A Little Sympathy, and Not One Ounce More
Here is where something I did not expect crept in. A little (very little) sympathy for the men with the swords.
Because I had every advantage. I was raised by a loving mother whose presence gave me a secure foundation to build my life. My whole vocation as musician and artist pried my feminine open and called it a career. I had a song in my heart and a paintbrush in my hand and decades of permission to use them. Yet it still took me until my fifties to see my own anima staring back at me from my own canvases.
So I do the arithmetic, and it humbles me. If it took me that long, with all of that going for me, how unreachably far away is the anima for a man who was taught from birth to fear her? A man with no brush, no permission, no loving and secure beginning, who was handed a sword as a boy and told the feminine was the enemy?
These men love to watch other mostly nude men fight in a cage. They will pay anything to see a man wrestle another man to the ground.
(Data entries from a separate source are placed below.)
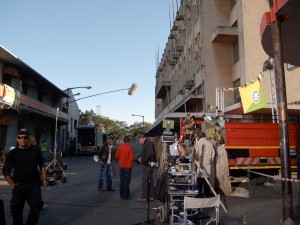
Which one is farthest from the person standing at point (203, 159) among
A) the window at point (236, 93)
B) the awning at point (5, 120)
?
the awning at point (5, 120)

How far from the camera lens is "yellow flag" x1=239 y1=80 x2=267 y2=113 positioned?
1100 cm

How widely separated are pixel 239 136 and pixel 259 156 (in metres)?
0.98

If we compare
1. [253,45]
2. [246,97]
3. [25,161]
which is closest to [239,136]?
[246,97]

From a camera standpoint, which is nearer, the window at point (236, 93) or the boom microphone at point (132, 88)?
the window at point (236, 93)

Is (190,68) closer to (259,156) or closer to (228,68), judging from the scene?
(228,68)

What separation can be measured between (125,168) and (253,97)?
205 inches

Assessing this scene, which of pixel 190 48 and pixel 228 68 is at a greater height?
pixel 190 48

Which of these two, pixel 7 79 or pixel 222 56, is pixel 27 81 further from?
pixel 222 56

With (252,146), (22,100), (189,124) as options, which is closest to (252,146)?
(252,146)

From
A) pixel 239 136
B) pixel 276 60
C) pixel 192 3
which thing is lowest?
pixel 239 136

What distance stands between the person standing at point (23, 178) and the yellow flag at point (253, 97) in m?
7.89

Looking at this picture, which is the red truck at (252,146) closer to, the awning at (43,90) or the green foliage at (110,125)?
the awning at (43,90)

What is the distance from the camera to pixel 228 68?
23.6 m

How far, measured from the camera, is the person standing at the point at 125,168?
31.4 ft
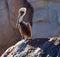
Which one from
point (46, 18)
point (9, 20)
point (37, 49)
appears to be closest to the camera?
point (37, 49)

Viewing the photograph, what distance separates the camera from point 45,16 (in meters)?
9.95

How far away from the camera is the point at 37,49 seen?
321cm

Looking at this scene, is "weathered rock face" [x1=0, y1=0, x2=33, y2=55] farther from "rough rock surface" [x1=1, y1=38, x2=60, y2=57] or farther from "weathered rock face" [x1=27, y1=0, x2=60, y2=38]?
"rough rock surface" [x1=1, y1=38, x2=60, y2=57]

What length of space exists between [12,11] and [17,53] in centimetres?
805

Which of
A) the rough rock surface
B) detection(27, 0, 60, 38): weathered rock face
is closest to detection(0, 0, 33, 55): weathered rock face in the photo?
detection(27, 0, 60, 38): weathered rock face

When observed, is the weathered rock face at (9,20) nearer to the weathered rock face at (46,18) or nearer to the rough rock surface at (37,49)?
the weathered rock face at (46,18)

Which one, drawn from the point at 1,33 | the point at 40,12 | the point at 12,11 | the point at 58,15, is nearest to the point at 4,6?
the point at 12,11

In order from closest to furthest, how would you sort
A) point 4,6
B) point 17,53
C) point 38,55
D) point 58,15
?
1. point 38,55
2. point 17,53
3. point 58,15
4. point 4,6

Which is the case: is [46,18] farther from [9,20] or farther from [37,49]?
[37,49]

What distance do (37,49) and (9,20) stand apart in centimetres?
826

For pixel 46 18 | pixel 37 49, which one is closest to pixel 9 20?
pixel 46 18

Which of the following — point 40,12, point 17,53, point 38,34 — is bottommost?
point 38,34

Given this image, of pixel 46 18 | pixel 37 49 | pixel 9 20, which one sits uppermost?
pixel 37 49

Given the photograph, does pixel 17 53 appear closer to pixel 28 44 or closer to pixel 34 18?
pixel 28 44
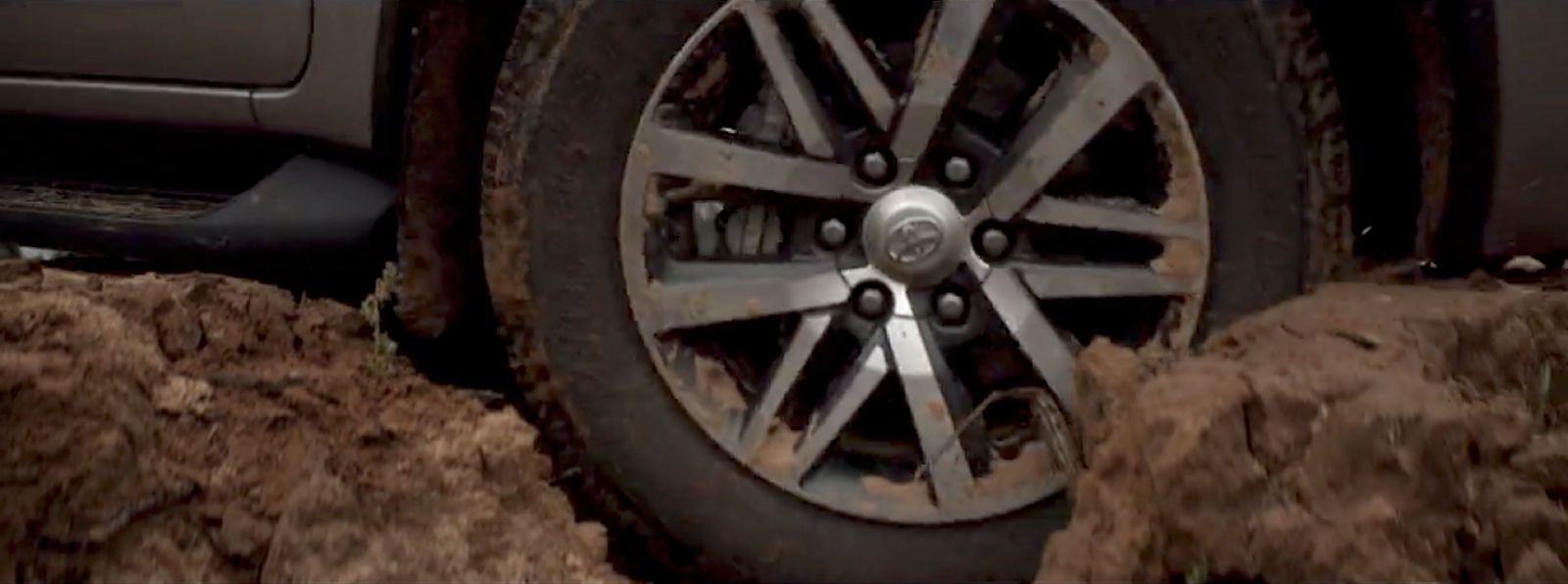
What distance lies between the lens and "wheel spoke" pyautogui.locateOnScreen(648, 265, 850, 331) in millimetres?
1910

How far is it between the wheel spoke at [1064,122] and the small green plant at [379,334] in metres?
0.95

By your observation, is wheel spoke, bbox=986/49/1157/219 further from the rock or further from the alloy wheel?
the rock

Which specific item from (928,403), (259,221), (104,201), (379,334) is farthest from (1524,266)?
(104,201)

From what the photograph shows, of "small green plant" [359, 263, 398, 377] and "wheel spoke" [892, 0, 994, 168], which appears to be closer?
"wheel spoke" [892, 0, 994, 168]

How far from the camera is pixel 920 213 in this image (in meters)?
1.86

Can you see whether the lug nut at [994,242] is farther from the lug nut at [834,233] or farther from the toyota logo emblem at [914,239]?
the lug nut at [834,233]

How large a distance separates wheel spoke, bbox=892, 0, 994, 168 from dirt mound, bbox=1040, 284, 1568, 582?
1.50 ft

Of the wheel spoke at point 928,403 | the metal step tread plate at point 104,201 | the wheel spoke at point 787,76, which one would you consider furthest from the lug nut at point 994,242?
the metal step tread plate at point 104,201

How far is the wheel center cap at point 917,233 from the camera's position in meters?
1.85

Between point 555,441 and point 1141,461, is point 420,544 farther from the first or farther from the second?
point 1141,461

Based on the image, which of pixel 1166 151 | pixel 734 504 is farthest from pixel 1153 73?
pixel 734 504

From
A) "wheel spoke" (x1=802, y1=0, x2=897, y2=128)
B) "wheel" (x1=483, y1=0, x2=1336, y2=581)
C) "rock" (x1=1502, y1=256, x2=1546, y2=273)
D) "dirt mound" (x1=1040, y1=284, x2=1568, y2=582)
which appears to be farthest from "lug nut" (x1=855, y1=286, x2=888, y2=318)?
"rock" (x1=1502, y1=256, x2=1546, y2=273)

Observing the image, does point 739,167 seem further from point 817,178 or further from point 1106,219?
point 1106,219

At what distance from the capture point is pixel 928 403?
190 centimetres
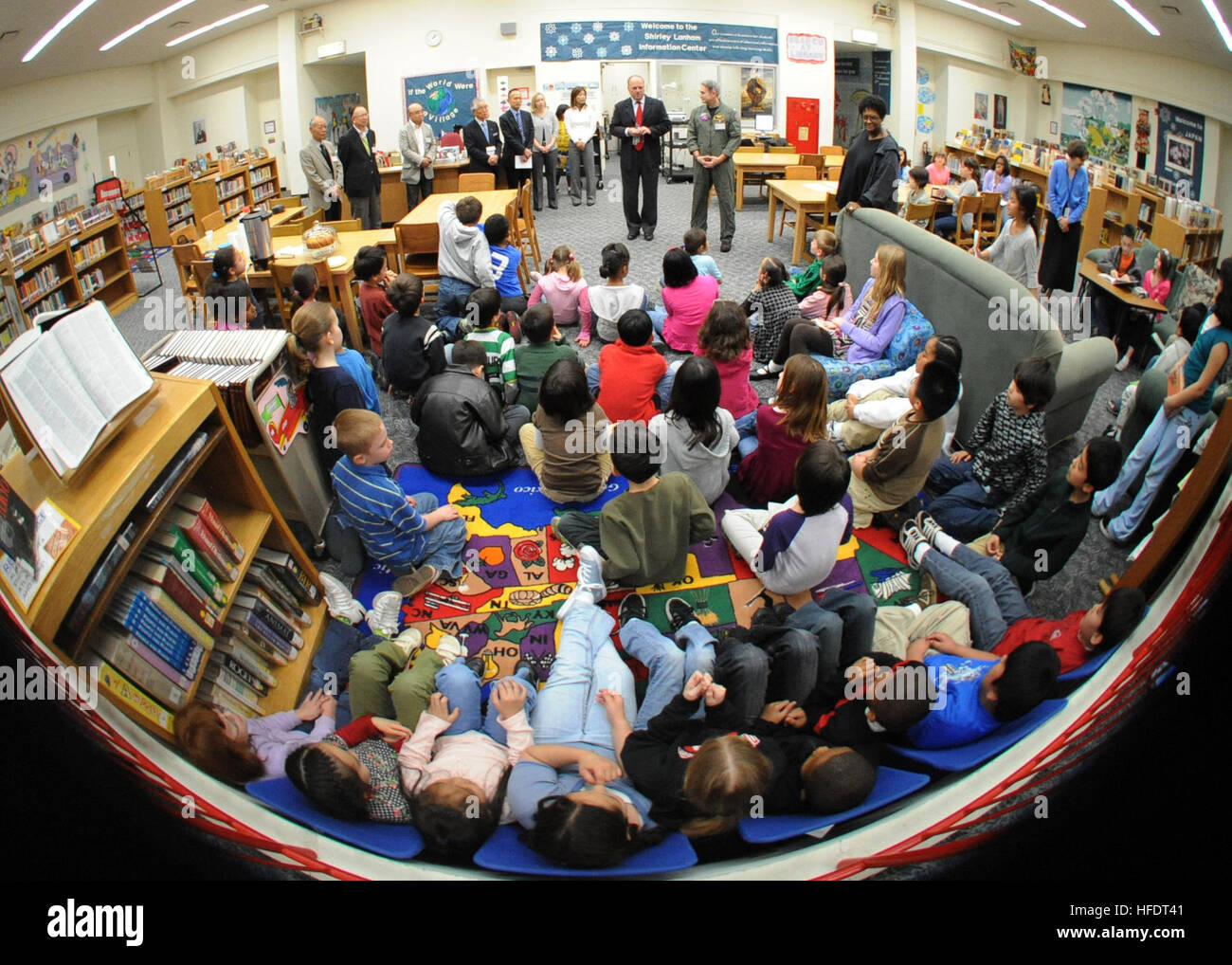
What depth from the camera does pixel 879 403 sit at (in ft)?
11.1

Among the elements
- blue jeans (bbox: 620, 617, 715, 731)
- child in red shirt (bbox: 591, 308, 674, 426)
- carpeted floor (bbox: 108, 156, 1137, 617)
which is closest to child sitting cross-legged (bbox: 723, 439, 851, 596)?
blue jeans (bbox: 620, 617, 715, 731)

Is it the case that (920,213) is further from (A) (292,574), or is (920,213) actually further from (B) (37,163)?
(B) (37,163)

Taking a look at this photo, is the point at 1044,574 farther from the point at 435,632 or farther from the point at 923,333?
the point at 923,333

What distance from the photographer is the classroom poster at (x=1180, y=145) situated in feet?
4.28

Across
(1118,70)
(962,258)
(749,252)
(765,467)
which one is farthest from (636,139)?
(1118,70)

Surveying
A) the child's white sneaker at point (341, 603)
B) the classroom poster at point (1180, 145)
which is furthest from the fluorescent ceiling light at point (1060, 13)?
the child's white sneaker at point (341, 603)

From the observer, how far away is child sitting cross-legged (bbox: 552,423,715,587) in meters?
2.51

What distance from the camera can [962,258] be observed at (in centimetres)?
395

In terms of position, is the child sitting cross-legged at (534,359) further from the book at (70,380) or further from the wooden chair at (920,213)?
the wooden chair at (920,213)

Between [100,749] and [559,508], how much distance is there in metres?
1.97

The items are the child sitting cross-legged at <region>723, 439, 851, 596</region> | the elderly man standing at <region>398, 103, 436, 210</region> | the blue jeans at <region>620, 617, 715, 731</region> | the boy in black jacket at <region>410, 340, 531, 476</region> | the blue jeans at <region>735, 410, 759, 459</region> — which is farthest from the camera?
the blue jeans at <region>735, 410, 759, 459</region>

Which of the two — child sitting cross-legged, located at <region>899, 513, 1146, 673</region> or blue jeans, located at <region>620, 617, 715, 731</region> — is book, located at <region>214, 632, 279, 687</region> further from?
child sitting cross-legged, located at <region>899, 513, 1146, 673</region>

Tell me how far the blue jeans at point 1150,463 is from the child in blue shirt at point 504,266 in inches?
182

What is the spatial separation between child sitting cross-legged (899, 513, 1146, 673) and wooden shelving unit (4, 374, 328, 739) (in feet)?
6.25
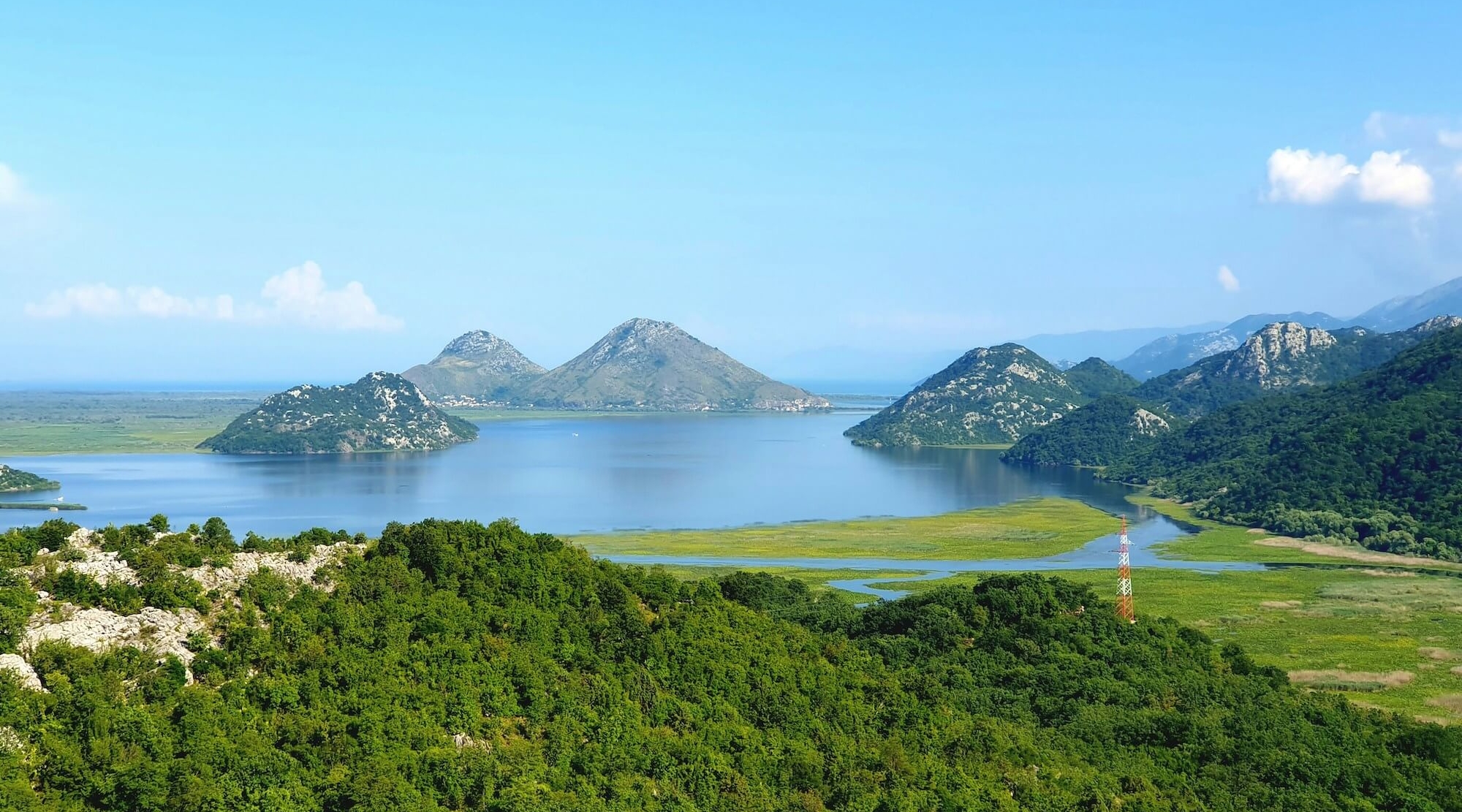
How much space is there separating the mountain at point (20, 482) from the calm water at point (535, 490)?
327 cm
But why have they never found the courage to wrestle the woman inside themselves? What if this were the only fight that would set them free?
That is the whole tragedy. The fight they are terrified of is the one that would heal them. So they keep swinging the sword at her shadow in every powerful woman who walks past, and they never once suspect she has been living in their own heart the entire time.
It is sad. It is not an excuse. The weapon is still a weapon, and the people it cuts are still cut.
What I Am Still Wrestling With
I told you at the start that I would not define femininity, and I have kept that promise, mostly because I no longer believe I can. The closer I look, the more the word stops describing the woman and starts describing whoever is looking. So I am going to do something else instead. I am going to ask you to join my wrestling match.
Picture the most feminine person you have ever known. Take a moment with it. See the face, the way they move, the thing about them that made the word rise up in you. Hold the image.
Now ask a friend to do the same. Compare what you see.
The pictures will probably not match. And sit with why. You were not describing a fact out in the world. You were each describing something wrestling inside yourselves, wearing a stranger’s face.
My friend sees one thing in Gina. I see another. Gina, I suspect, sees a third. And after twenty-five years at the easel I still cannot paint my anima the same way twice, because she was never one fixed thing. She was a living relationship with the deepest part of me, and she keeps changing as I do.
That gap, the space between your picture and your friend’s, is the whole thing. It is the most honest result of my wrestling, and it only raises more questions. What if femininity was never a single fact waiting to be defined, and assigned, and bolted into a cage, or wrestled into a corner, or pinned down in one final painting?
What if it was always a mirror? And every one of us has been gazing into it, certain we were finally seeing her, when all along we were only ever beginning to see ourselves.